Michiels Jan Jacques, Tevet Mihaela, Trifa Adrian, Niculescu-Mizil Emilia, Lupu Anca, Vladareanu Ana Maria, Bumbea Horia, Ilea Anca, Dobrea Camelia, Georgescu Daniela, Patrinoiu Oana, Popescu Mihaela, Murat Meilin, Dragan Cornel, Mihai Felicia, Zurac Sabina, Angelescu Silvana, Iova Anamaria, Popa Alina, Gogulescu Rodica, Popov Violeta
International Hematology and Bloodcoagulation Research Center, Goodheart Institute and Foundation in Nature Medicine, and International Collaboration and Research on Myeloproliferative Neoplasms: ICAR.MPN, Rotterdam, The Netherlands.
Department of Hematology, Colentina Clinical Hospital, Bucharest, Romania.

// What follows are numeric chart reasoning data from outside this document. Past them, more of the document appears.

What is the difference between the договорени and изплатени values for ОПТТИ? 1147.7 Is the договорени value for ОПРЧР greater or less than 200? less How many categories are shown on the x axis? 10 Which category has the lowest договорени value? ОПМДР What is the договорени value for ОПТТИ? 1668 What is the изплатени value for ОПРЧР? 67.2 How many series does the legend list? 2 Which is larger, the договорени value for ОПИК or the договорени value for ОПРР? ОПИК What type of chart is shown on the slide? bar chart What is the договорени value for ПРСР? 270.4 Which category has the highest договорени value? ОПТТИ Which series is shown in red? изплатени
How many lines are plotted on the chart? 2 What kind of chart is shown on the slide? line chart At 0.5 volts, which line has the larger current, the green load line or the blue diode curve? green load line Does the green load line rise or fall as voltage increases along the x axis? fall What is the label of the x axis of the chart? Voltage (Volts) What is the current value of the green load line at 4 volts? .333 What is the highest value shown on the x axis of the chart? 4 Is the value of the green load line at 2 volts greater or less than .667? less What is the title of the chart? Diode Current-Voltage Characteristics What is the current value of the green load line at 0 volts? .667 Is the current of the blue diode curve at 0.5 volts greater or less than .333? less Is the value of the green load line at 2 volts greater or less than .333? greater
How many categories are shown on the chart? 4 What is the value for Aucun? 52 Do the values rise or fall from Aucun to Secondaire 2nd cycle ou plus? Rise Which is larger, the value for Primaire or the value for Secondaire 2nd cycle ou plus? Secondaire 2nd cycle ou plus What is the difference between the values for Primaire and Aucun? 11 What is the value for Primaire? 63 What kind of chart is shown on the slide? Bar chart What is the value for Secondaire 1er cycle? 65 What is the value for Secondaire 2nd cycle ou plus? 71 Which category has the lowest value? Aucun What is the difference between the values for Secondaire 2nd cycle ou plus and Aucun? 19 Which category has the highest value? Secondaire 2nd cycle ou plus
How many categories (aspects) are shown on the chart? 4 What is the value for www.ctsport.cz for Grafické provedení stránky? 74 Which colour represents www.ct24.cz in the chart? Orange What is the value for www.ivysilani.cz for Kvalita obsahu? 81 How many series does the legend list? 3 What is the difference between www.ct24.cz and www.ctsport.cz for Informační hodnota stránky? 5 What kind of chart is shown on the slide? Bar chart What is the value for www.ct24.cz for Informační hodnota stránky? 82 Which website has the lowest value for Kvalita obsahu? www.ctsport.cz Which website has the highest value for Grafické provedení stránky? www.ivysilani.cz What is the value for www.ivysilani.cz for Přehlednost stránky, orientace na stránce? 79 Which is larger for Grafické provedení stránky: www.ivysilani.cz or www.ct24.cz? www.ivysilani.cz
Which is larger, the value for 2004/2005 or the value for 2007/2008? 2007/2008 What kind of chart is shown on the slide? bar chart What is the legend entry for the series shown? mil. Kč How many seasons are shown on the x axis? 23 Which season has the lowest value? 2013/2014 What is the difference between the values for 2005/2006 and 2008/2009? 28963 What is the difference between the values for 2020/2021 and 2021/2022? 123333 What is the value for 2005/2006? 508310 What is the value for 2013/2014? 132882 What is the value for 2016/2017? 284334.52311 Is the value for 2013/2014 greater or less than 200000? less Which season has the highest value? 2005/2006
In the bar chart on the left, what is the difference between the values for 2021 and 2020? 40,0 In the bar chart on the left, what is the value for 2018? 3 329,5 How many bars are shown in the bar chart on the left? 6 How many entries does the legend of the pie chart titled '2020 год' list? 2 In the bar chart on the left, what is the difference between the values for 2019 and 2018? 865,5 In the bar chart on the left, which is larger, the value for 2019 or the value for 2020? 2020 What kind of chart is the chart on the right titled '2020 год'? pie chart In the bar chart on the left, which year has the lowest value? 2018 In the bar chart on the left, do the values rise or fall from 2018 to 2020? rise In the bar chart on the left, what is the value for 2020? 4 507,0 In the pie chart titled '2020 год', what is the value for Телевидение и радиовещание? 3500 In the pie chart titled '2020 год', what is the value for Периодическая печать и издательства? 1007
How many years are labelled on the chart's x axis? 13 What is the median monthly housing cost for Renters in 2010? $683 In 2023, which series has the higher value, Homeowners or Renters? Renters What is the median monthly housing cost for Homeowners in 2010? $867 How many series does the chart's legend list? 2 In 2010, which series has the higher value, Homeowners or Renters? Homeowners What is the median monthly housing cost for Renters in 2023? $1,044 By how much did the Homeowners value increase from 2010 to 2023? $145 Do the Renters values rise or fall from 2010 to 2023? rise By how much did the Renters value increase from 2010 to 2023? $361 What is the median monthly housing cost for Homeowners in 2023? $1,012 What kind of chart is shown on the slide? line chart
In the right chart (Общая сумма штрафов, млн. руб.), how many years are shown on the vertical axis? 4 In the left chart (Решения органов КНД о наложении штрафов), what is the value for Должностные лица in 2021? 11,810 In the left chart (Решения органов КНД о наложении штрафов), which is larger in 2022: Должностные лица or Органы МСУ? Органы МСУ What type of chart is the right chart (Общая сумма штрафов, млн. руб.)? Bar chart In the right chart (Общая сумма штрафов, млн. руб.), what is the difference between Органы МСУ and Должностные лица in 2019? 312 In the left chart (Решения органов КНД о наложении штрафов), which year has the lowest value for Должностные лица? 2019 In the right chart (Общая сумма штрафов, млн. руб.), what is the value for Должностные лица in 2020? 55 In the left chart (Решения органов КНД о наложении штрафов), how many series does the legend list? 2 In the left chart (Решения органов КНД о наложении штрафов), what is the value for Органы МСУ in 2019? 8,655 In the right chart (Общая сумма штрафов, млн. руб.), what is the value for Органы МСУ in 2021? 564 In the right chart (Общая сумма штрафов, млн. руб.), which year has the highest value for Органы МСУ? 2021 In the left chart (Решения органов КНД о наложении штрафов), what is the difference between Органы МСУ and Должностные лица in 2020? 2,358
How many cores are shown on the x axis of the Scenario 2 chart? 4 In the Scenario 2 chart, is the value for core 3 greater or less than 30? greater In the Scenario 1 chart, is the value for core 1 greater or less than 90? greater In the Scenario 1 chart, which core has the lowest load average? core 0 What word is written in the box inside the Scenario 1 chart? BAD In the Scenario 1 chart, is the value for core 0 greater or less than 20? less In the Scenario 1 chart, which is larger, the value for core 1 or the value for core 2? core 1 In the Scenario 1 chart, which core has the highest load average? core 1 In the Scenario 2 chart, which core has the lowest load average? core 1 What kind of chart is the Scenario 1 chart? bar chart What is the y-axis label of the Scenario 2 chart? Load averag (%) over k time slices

Maedica (Bucur). 2016 Mar;11(1):5-25.
The 2016 WHO-CMP classification proposal defines a broad spectrum of JAK2 V617F mutated MPN phenotypes: normocellular ET, hypercellular ET due to increased erythropoiesis (prodromal PV), hypercellular ET with megakaryocytic-granulocytic myeloproliferation and splenomegaly (EMGM or masked PV), erythrocythemic PV, early and overt classical PV, advanced PV with MF and post-PV MF. ET heterozygous for the JAK2 V617F mutation is associated with low JAK2 mutation load and normal life expectance. PV patients are hetero-homozygous versus homozygous for the JAK2 V617F mutation in their early versus advanced stages with increasing JAK2 mutation load from less than 50% to 100% and increase of MPN disease burden during life long follow-up in terms of symptomatic splenomegaly, constitutional symptoms, bone marrow hypercellularity and secondary MF. Pretreatment bone marrow biopsy in prefibrotic MPNs is of diagnostic and prognostic importance. JAK2 exon 12 mutated MPN is a distinct benign early stage PV. CALR mutated hypercellular thrombocythemia show distinct PMGM bone marrow characteristics of clustered larged immature dysmorphic megakaryocytes with bulky (bulbous) hyperchromatic nuclei, which are not seen in JAK2 mutated ET and PV. MPL mutated normocellular thrombocythemia is featured by clustered giant megakaryocytes with hyperlobulated stag-horn-like nuclei without features of PV in blood and bone marrow. Myeloproliferative disease burden in each of the JAK2, CALR and MPL MPNs is best reflected by the degree of anemia, splenomegaly, mutation allele burden, bone marrow cellularity and myelofibrosis.
2016年世界卫生组织慢性髓性肿瘤(WHO-CMP)分类提案定义了一系列广泛的JAK2 V617F突变的骨髓增殖性肿瘤(MPN)表型:正常细胞性原发性血小板增多症(ET)、因红细胞生成增加导致的高细胞性ET(前驱性真性红细胞增多症(PV))、伴有巨核细胞-粒细胞骨髓增殖和脾肿大的高细胞性ET(EMGM或隐匿性PV)、红细胞增多性PV、早期和明显的经典PV、伴有骨髓纤维化(MF)的晚期PV以及PV后MF。JAK2 V617F突变杂合的ET与低JAK2突变负荷和正常预期寿命相关。PV患者在疾病早期为JAK2 V617F突变的杂合子/纯合子,而在晚期为纯合子,JAK2突变负荷从低于50%增加到100%,并且在长期随访期间,MPN疾病负担在症状性脾肿大、全身症状、骨髓细胞增多和继发性MF方面增加。纤维化前MPN的预处理骨髓活检具有诊断和预后意义。JAK2外显子12突变的MPN是一种独特的良性早期PV。CALR突变的高细胞性血小板增多症表现出明显的PMGM骨髓特征,即聚集的大的未成熟畸形巨核细胞,其核大(球根状)且染色质深,这在JAK2突变的ET和PV中未见。MPL突变的正常细胞性血小板增多症的特征是聚集的巨大巨核细胞,其核呈多分叶状鹿角样,血液和骨髓中无PV特征。JAK2、CALR和MPL MPNs中每一种的骨髓增殖性疾病负担最好通过贫血程度、脾肿大、突变等位基因负担、骨髓细胞增多和骨髓纤维化来反映。